··· EXTRACTED DATA ···

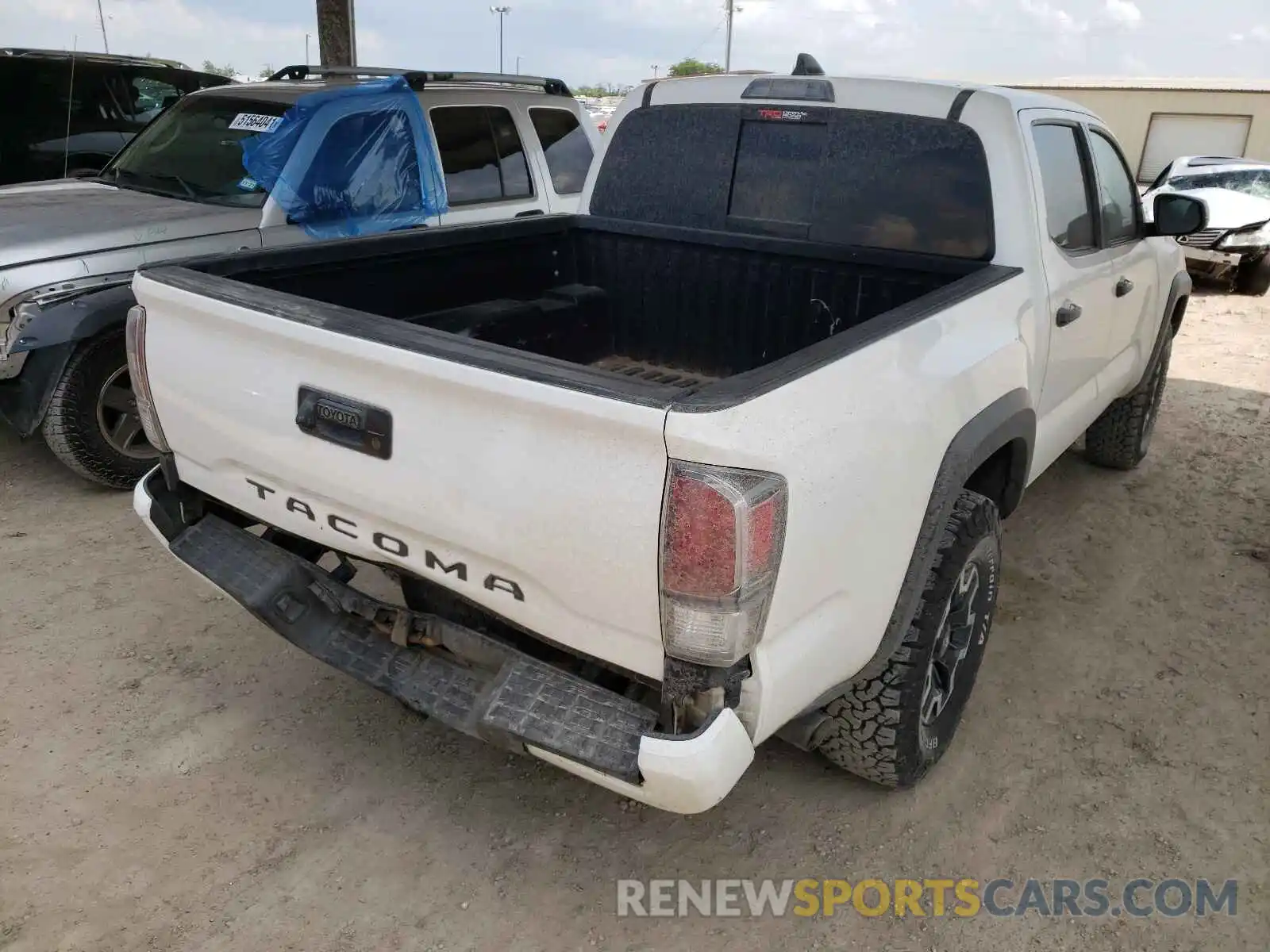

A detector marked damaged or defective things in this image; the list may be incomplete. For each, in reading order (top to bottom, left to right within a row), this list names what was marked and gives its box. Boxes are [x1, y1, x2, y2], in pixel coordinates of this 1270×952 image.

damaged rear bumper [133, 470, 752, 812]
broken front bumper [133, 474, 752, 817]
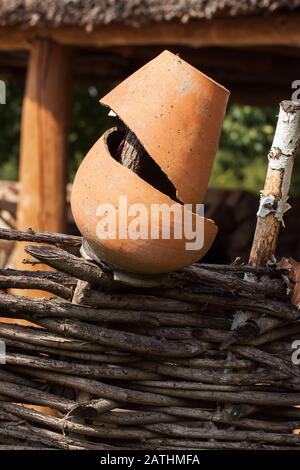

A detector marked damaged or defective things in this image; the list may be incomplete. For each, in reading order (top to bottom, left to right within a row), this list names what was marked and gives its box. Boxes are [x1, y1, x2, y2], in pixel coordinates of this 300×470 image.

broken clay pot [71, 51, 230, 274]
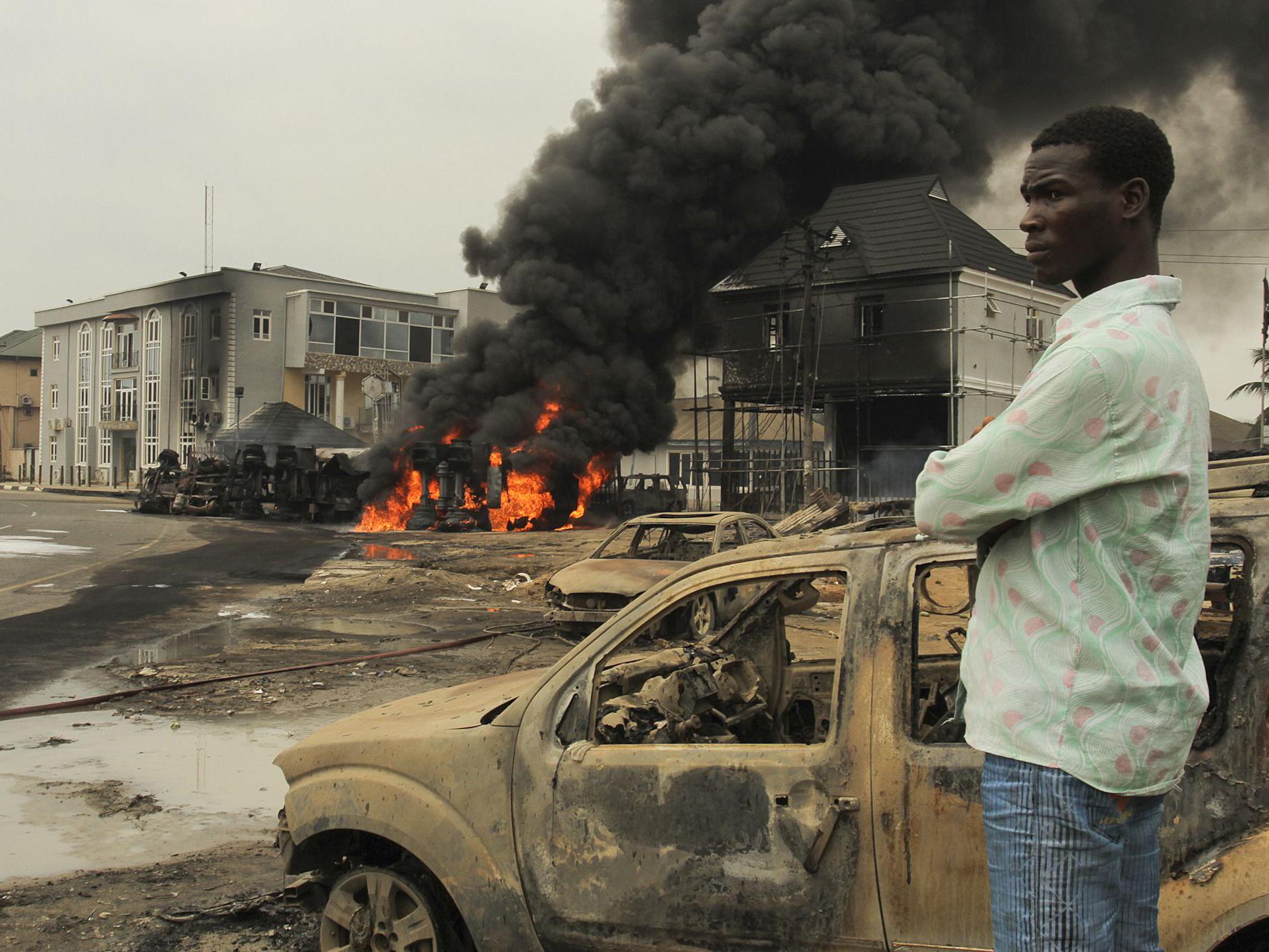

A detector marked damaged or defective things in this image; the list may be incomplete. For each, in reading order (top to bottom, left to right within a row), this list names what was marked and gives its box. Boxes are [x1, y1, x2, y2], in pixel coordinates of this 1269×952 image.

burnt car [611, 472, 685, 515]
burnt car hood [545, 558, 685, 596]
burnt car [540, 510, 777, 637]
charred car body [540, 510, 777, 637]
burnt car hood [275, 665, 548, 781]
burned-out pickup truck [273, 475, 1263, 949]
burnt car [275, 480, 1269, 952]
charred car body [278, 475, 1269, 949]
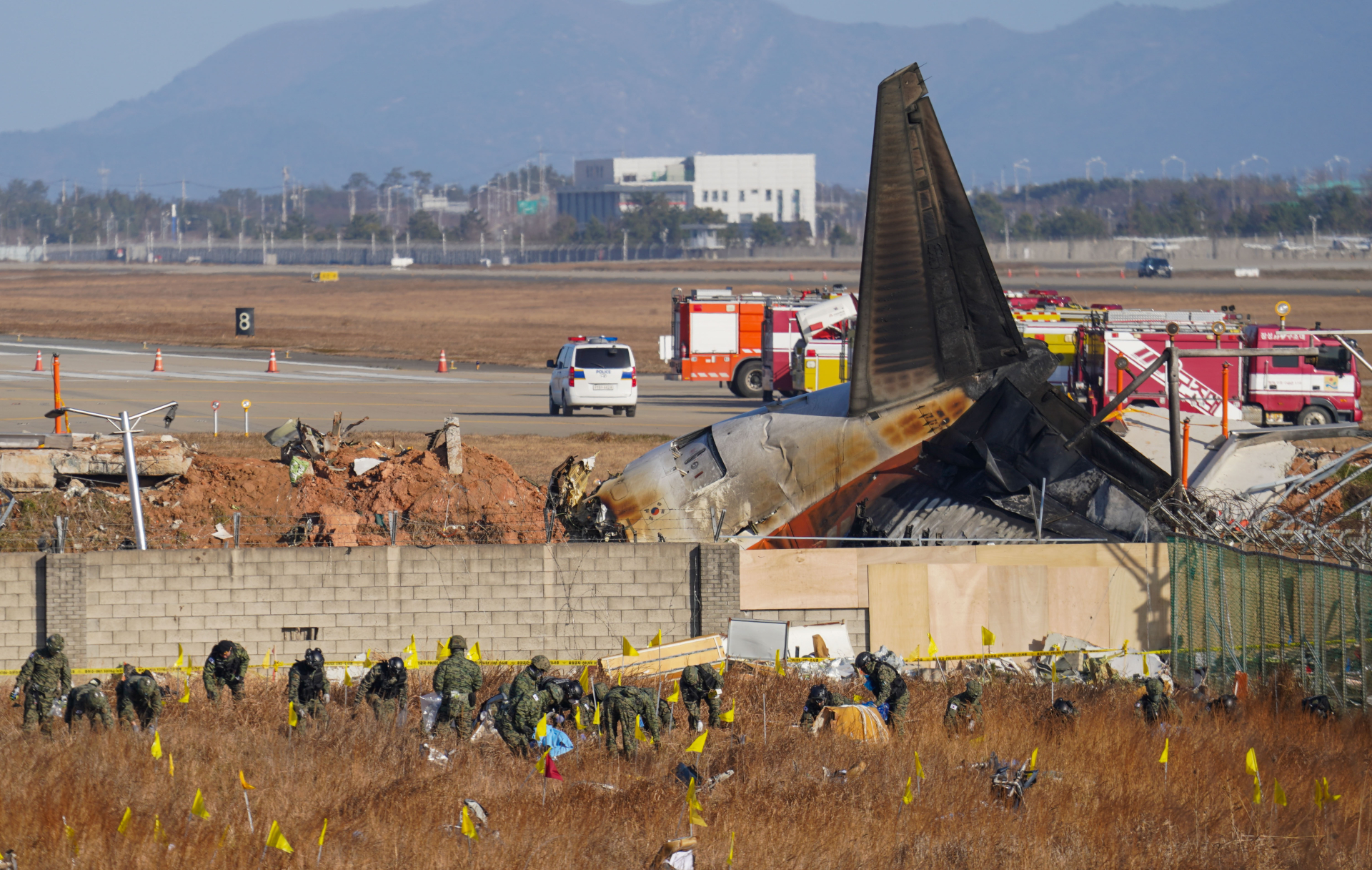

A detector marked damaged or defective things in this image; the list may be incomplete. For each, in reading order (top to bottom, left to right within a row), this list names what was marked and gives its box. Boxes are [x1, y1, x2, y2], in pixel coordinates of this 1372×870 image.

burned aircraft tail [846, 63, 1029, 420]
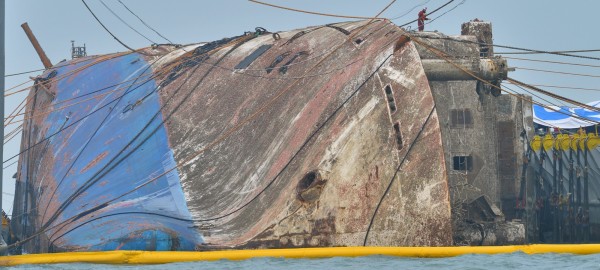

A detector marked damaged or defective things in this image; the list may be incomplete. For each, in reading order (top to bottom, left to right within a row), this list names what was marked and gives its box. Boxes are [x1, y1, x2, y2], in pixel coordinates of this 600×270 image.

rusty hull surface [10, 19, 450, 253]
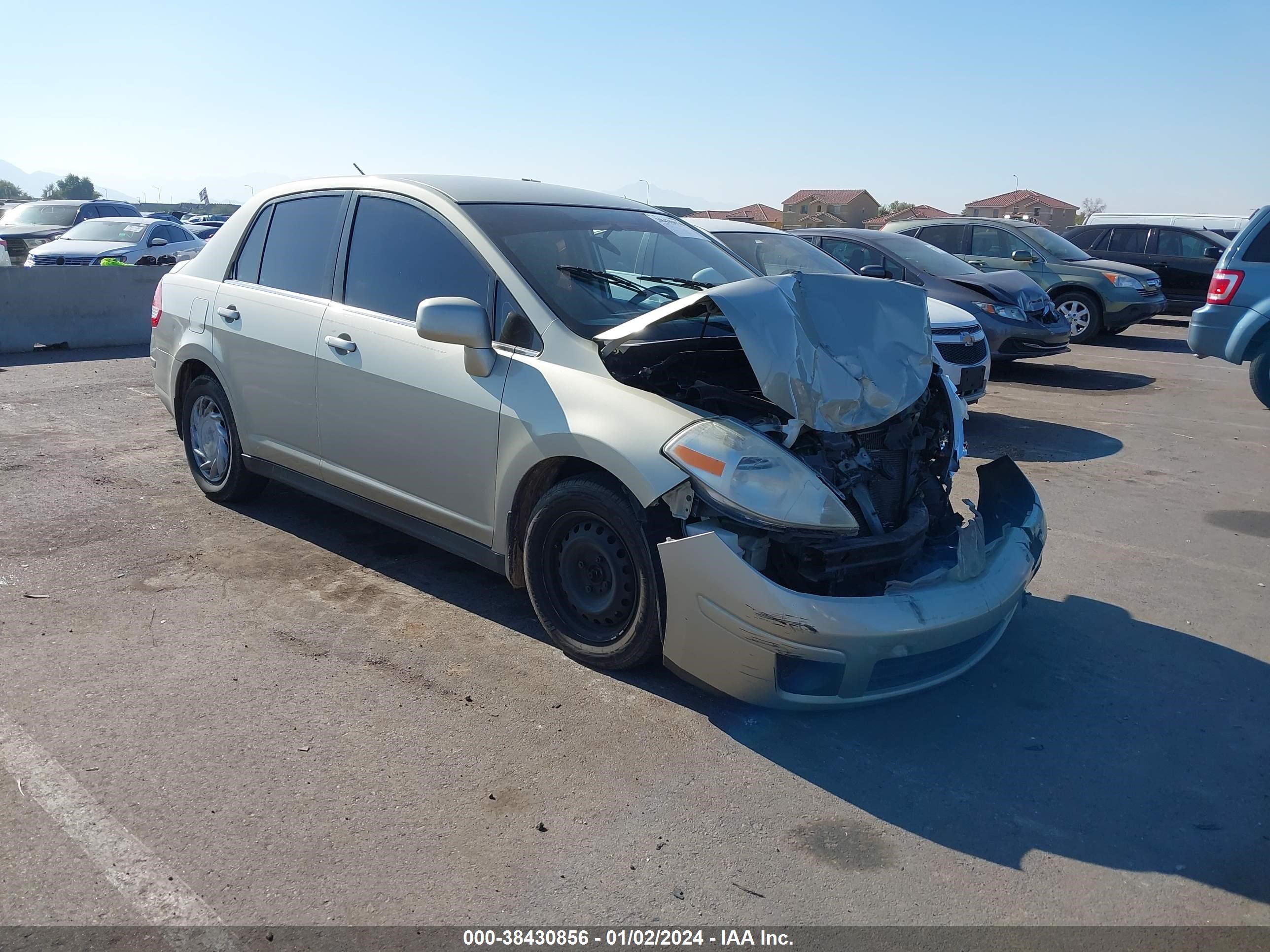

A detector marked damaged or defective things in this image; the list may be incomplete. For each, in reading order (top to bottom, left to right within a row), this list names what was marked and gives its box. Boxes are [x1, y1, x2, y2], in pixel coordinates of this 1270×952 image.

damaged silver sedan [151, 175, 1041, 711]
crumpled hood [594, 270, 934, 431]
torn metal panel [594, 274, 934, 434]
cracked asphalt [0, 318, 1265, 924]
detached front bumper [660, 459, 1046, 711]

···

> **TASK INSTRUCTIONS**: Every line from the one containing "this 1372×870 image." through the end of the entries above is to be copied exactly; pictures are to be left out.

> **TASK RESPONSE**:
A detector marked damaged or defective things in this image; the list may be incomplete. For each, in reading order (top to bottom, left to right within a row), this list names what was marked and gives its box. Boxes are [x1, y1, x2, y2], in pixel coordinates of this 1372×870 image.

burned aircraft tail [846, 63, 1029, 420]

A detector marked damaged or defective things in this image; the list may be incomplete. For each, in reading order (top to bottom, left to right within a row), this list names what was marked and gives its box. Boxes are [x1, y1, x2, y2], in pixel coordinates of this 600×270 image.

rusty hull surface [10, 19, 450, 253]

A detector marked damaged or defective things in this image; the list may be incomplete. For each, in reading order (top to bottom, left to right within a row), this list names what was marked and gives its box. Boxes are [x1, y1, x2, y2], in pixel coordinates of this 1270×952 image.

damaged silver sedan [151, 175, 1041, 711]
crumpled hood [594, 270, 934, 431]
torn metal panel [594, 274, 934, 434]
cracked asphalt [0, 318, 1265, 924]
detached front bumper [660, 459, 1046, 711]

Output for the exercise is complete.